Palacio Municipal de Santa Cruz: Modern Heritage with Community Potential
In 1973, ICESA designed the Banco Anglo Costarricense branch in Santa Cruz, Guanacaste — a corner building that made an immediate urban gesture: the ground floor retreats, extending the sidewalk and casting shade over pedestrians in Guanacaste’s intense climate. Fifty years later, the building stands empty. But its structure still standing, its spatial quality survives, and the question of what it could become is more relevant than ever.
A building that gave back to the street
The design’s primary move was civic. By lifting the active program to the upper floor and freeing the ground level, the building contributed shaded public space to a corner diagonal to Parque Bernabela Ramos. Continuous glazed facades wrapped the recessed ground floor on both street and avenue frontages — open, transparent, accessible. The upper floor inverted this logic entirely: solid exposed concrete, protected by integrated parapets and vertical louvers whose rhythm varied between facades, denser on the south face than the east.
Inside, the material language shifted register. The smooth concrete exterior gave way to thick render and white paint. The double-height main hall was anchored by a suspended mezzanine and a carefully proportioned stair. The upper floor completed an unusual program for a bank branch — residential quarters organized around a central garden courtyard, a typology common to provincial branches of the period built outside the Greater Metropolitan Area.
Three ideas that run through Beer’s work
The Banco Anglo in Santa Cruz belongs to a consistent line of thinking in Franz Beer’s practice. The building emerges from its urban landscape rather than sitting upon it — shade, setback, and public space are architectural decisions, not afterthoughts. Its material contrasts between exterior concrete and interior render, between the solid upper volume and the transparent ground floor, reflect Beer’s sustained interest in tactile-sensory architecture where texture and spatial sequence constitute the experience as much as the plan does. And the interior reveals itself gradually — compressed entry, expanding double height, the surprise of residential quarters above — a spatial concept that rewards the full sequence rather than announcing itself from the street.

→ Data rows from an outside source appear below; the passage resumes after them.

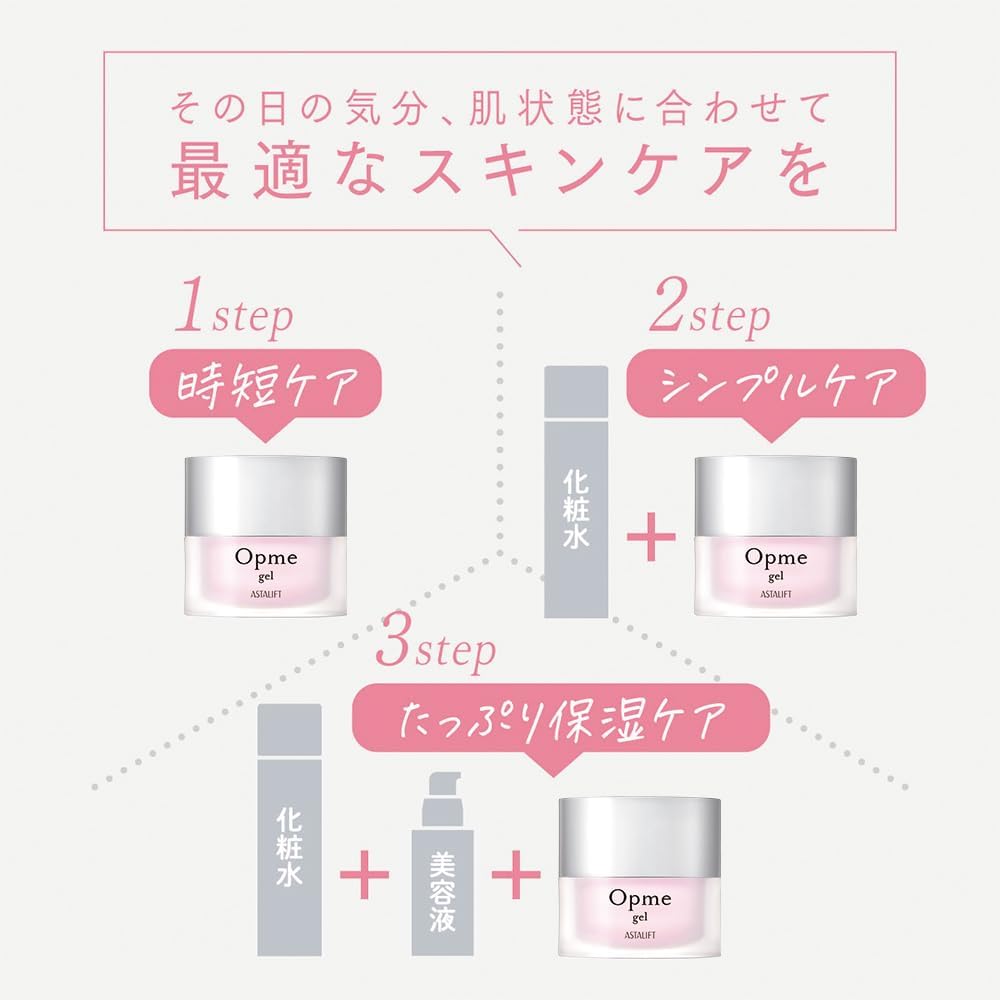 その日の気分、肌状態に合わせて
最適なスキンケアを

1step
時短ケア

Opme
gel
ASTALIFT

2step
シンプルケア

化粧水 +

Opme
gel
ASTALIFT

3step
たっぷり保湿ケア

化粧水 + 美容液 +

Opme
gel
ASTALIFT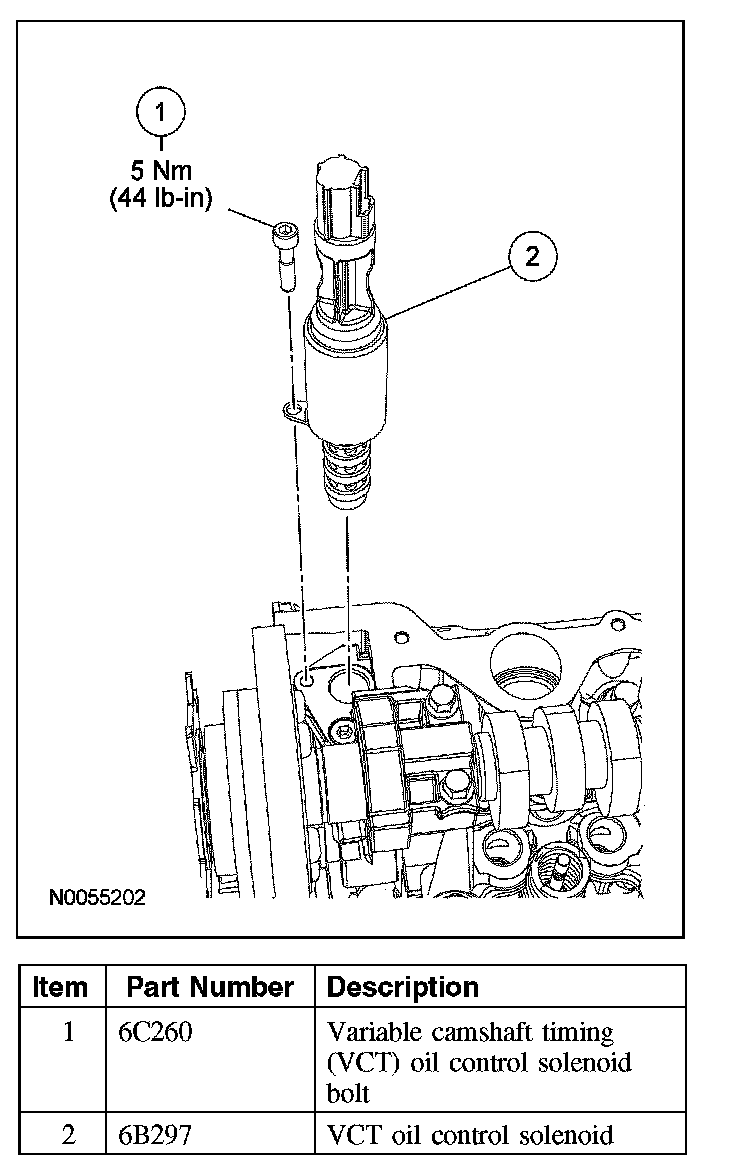 1
5 Nm
(44 lb-in)

2

N0055202

| Item | Part Number | Description |
|---|---|---|
| 1 | 6C260 | Variable camshaft timing (VCT) oil control solenoid bolt |
| 2 | 6B297 | VCT oil control solenoid |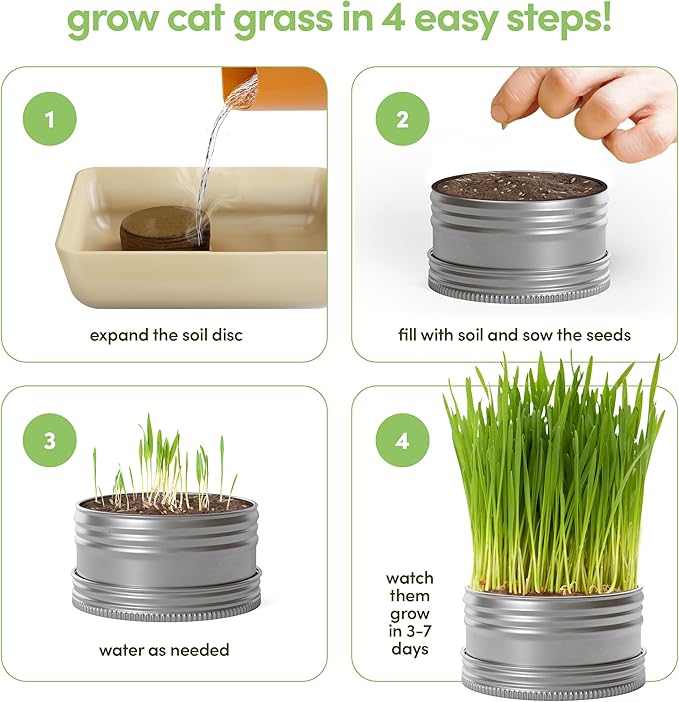 grow cat grass in 4 easy steps!

1

expand the soil disc

2

fill with soil and sow the seeds

3

water as needed

4

watch them grow in 3-7 days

From bank to empty building to potential
The Banco Anglo closed in 1994. The building passed to the Municipality of Santa Cruz and has stood vacant since the 2012 Nicoya earthquake. Thirteen years of abandonment have not erased what makes it worth saving: a robust structure, a generous corner presence, and a relationship to the park and the street that few buildings in Santa Cruz can claim.
A recent ICESA post on social media about the building generated an unexpected volume of response — residents proposing uses ranging from a public library to a technology entrepreneurship center to a cultural museum. The conversation revealed something that good architecture tends to produce even after decades of neglect: people recognize it, remember it, and can imagine it alive again.
ICESA has developed a recovery proposal for the building. The civic scale is there. The shaded corner is there. The argument for returning it to public life makes itself.